Seems senseless to offer further plot points, as they're all laid out in the trailer. Peter has no male friends to invite to the wedding — he goes on a few bad man-dates (one involving Thomas Lennon's smoky tongue) and meets investor Sydney Fife (Segel) at Lou's open house. The guys awkwardly bond, and "Peter and Sydney" briefly threaten "Peter and Zooey," but, really, who we kiddin'? But Hamburg fleshes out the film with smart surprises and sharp, knowing details: first dude-on-dude date jitters, ill-fated attempts at forced intimacy via nonsensical slang ("latres on the menges"), a Rush nightclub concert, guys forgetting girls hate Rush.

Half the genius is right in the casting: Rudd and Segel are closer to Randall and Klugman than Lemmon and Matthau, but you get the point. Rudd has two speeds — fed up and pent up — and here he employs the latter; Peter just can't understand why Sydney would keep his masturbation station (table with lotion and tissues) out in the open at his Venice Beach man cave. He's been raised by women: by his mother (Jane Curtin, who is not forced to play wacky or embarrassing) and by his series of girlfriends, who taught him that women like pirouettes ("from Pepperidge Farm") in their root-beer floats. (Peter's father, J.K. Simmons in too small a role, has two best friends, one of whom is his other son, a gay personal trainer played straight by an unusually and refreshingly restrained Andy Samberg.)

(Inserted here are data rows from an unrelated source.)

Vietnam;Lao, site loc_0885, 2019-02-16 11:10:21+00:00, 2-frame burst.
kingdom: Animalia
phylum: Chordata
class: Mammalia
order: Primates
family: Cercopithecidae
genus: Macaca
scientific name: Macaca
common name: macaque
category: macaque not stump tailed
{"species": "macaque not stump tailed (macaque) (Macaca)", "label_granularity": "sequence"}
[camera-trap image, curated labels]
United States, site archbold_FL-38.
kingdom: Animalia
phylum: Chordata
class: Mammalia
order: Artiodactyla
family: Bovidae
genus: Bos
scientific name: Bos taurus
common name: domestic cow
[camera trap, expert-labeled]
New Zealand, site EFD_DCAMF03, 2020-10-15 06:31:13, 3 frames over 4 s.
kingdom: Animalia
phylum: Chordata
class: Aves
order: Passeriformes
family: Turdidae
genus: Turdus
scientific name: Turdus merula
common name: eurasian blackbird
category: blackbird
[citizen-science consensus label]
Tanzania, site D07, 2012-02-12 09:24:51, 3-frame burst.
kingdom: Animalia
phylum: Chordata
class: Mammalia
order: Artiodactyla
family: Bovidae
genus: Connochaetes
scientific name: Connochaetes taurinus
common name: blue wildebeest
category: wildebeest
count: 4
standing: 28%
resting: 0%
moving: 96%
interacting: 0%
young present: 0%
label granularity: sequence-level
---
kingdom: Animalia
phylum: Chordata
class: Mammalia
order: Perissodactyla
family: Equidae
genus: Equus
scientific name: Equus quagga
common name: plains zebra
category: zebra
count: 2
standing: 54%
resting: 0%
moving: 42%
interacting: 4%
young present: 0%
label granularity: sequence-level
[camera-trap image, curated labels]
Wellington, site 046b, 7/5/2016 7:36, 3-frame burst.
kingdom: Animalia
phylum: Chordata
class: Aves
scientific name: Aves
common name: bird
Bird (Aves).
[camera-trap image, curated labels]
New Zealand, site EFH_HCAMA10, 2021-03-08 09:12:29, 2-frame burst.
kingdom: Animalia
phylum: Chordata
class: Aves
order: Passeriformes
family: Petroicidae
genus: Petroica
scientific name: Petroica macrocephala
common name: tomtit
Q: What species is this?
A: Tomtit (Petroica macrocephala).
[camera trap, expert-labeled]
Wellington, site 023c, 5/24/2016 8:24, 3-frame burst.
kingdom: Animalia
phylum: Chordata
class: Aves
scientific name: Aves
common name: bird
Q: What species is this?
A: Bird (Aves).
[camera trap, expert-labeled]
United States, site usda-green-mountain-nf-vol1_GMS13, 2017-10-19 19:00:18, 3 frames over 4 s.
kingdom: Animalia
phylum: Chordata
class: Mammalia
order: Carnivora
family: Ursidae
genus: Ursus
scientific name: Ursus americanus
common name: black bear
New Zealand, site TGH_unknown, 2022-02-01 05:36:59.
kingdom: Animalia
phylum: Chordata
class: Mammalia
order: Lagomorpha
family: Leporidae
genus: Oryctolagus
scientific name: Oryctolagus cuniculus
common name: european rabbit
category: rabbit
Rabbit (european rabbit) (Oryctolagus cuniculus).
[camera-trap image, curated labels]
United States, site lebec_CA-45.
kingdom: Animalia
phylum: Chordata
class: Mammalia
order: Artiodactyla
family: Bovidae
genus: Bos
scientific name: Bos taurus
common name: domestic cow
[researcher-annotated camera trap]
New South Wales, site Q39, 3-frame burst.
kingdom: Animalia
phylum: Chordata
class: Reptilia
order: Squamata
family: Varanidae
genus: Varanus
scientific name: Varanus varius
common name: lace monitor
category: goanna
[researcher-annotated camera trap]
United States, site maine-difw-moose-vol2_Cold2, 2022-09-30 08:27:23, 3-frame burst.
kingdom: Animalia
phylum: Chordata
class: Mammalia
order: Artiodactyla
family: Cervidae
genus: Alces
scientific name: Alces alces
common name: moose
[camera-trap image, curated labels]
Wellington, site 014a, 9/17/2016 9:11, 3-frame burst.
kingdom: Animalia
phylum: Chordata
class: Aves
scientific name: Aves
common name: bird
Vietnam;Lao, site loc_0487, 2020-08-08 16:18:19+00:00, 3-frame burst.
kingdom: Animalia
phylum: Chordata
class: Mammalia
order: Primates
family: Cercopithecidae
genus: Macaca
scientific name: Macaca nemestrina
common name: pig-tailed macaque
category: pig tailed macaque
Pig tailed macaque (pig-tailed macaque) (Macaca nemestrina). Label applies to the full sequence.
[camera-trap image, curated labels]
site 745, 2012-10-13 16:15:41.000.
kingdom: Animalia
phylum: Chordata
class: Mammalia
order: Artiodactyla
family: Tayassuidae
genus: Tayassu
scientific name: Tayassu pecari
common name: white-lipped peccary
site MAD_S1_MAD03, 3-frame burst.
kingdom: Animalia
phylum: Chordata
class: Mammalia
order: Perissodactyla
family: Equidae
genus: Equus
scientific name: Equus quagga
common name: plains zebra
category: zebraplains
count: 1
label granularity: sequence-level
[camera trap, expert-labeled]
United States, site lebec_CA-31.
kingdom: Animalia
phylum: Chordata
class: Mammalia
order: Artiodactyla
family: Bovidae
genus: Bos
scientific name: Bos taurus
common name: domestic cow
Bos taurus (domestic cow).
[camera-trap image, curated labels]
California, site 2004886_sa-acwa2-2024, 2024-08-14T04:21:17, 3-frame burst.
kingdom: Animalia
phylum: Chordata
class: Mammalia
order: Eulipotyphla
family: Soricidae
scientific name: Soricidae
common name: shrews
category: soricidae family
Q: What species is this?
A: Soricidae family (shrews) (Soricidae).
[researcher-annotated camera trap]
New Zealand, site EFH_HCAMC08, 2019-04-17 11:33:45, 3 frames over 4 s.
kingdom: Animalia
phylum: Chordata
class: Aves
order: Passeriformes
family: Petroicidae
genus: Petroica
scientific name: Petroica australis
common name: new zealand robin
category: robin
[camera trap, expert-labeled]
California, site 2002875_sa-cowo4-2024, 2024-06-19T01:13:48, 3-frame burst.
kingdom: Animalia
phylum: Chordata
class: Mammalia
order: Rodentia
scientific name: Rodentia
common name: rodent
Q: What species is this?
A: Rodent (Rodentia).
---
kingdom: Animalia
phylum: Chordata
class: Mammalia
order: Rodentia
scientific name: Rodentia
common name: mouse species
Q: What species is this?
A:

And Segel, last seen unable to keep his cock in his pocket in Forgetting Sarah Marshall, does, in fact, strike one as the kind of guy who'd keep a masturbation station out in the open. But in his own way, Sydney's as sweet as Peter—more so, actually, as evidenced by an almost touching act of friendship toward the film's end involving his attempts to make Peter the success he'll never be all by his lonesome. And they lived happily ever after.